Segment Start: Text provided

Chaire d'Analyse Appliquée


Continuum Rod model of DNA



Table of Contents

Extracting continuum parameters from experimental DNA data

(cf. Manning, Maddocks, and Kahn (1996) )

In order to apply a continuum rod model to DNA, one must extract appropriate continuum parameters (e.g. intrinsic shape, stiffnesses) from existing experimental or computational data:
X-ray crystal structures
molecular mechanics energy-minimization computations
molecular dynamics computations
minimum-energy shapes within the wedge-angle model

In all of these cases, the model underlying the data is not a continuum rod, but rather some discrete model, either an all-atom model (for the first three) or a base-pair-level model (for the last). The challenge is to design algorithms to translate information from these discrete models to the continuum model, where we can take advantage of rod theory and efficient computations. The next section gives an example of this parameter extraction, in the case where the underlying model is the wedge-angle model
 

The wedge-angle model

The wedge-angle model describes each DNA base-pair as a rigid body, or equivalently a 3D axis system or frame (d1,d2,d3). The origin of the frame is at the center of the base-pair, the d3 axis points to the next base-pair center, and the d1 axis tracks the rotation of the DNA sugar-phosphate double helix.

Segment End: Text provided
Segment Start: Extracted data

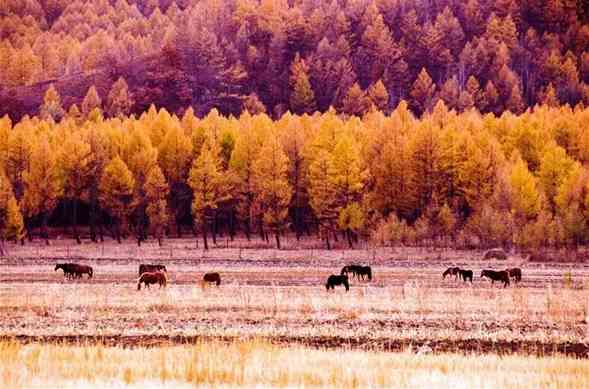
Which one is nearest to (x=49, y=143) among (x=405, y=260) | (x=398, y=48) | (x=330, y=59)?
(x=405, y=260)

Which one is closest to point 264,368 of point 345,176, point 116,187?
point 345,176

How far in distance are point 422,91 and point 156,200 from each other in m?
70.1

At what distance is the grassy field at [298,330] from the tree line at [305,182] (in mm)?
26685

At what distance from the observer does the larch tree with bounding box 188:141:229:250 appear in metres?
87.5

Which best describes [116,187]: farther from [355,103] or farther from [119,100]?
[355,103]

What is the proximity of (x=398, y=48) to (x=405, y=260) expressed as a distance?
99.7 meters

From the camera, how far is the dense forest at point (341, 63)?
146 metres

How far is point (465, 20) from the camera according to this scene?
175875 mm

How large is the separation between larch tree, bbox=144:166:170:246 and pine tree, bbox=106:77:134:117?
4894 centimetres

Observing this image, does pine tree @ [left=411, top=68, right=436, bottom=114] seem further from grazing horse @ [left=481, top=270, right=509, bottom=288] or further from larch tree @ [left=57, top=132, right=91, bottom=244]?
grazing horse @ [left=481, top=270, right=509, bottom=288]

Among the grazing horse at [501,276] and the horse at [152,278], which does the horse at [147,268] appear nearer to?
the horse at [152,278]

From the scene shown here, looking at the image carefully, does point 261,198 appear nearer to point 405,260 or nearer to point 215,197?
point 215,197

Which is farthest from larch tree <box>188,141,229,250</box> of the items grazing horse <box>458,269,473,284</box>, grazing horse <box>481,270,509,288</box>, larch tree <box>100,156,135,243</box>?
grazing horse <box>481,270,509,288</box>

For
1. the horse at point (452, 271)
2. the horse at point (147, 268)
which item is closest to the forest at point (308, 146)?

Segment End: Extracted data

_Activity 1_
Using the page on the continuum rod model of DNA, decide whether each statement agrees with it: (a) the data underlying the wedge-angle model come from an all-atom model; (b) the d3 axis points to the next base-pair center; (c) the origin of each frame lies at one end of the base-pair. For each, give yes or no and quote the deciding words.
_Activity 2_
Print the stretch of the DNA rod-model page from "The wedge-angle model describes" through "sugar-phosphate double helix.".
_Activity 3_
Condense the paragraph of the DNA rod-model page beginning "In all of these cases" into a shorter version that keeps its main facts.

_Reply 1_
(a) No: "either an all-atom model (for the first three) or a base-pair-level model (for the last)"
(b) Yes: "the d3 axis points to the next base-pair center"
(c) No: "The origin of the frame is at the center of the base-pair"

_Reply 2_
The wedge-angle model describes each DNA base-pair as a rigid body, or equivalently a 3D axis system or frame (d1,d2,d3). The origin of the frame is at the center of the base-pair, the d3 axis points to the next base-pair center, and the d1 axis tracks the rotation of the DNA sugar-phosphate double helix.

_Reply 3_
The data in all these cases come from discrete models rather than a continuum rod. The first three sources use an all-atom model, and the wedge-angle model is base-pair-level. The challenge is to design algorithms that translate this information to the continuum model, so that rod theory and efficient computations can be used. The next section gives an example of this parameter extraction using the wedge-angle model.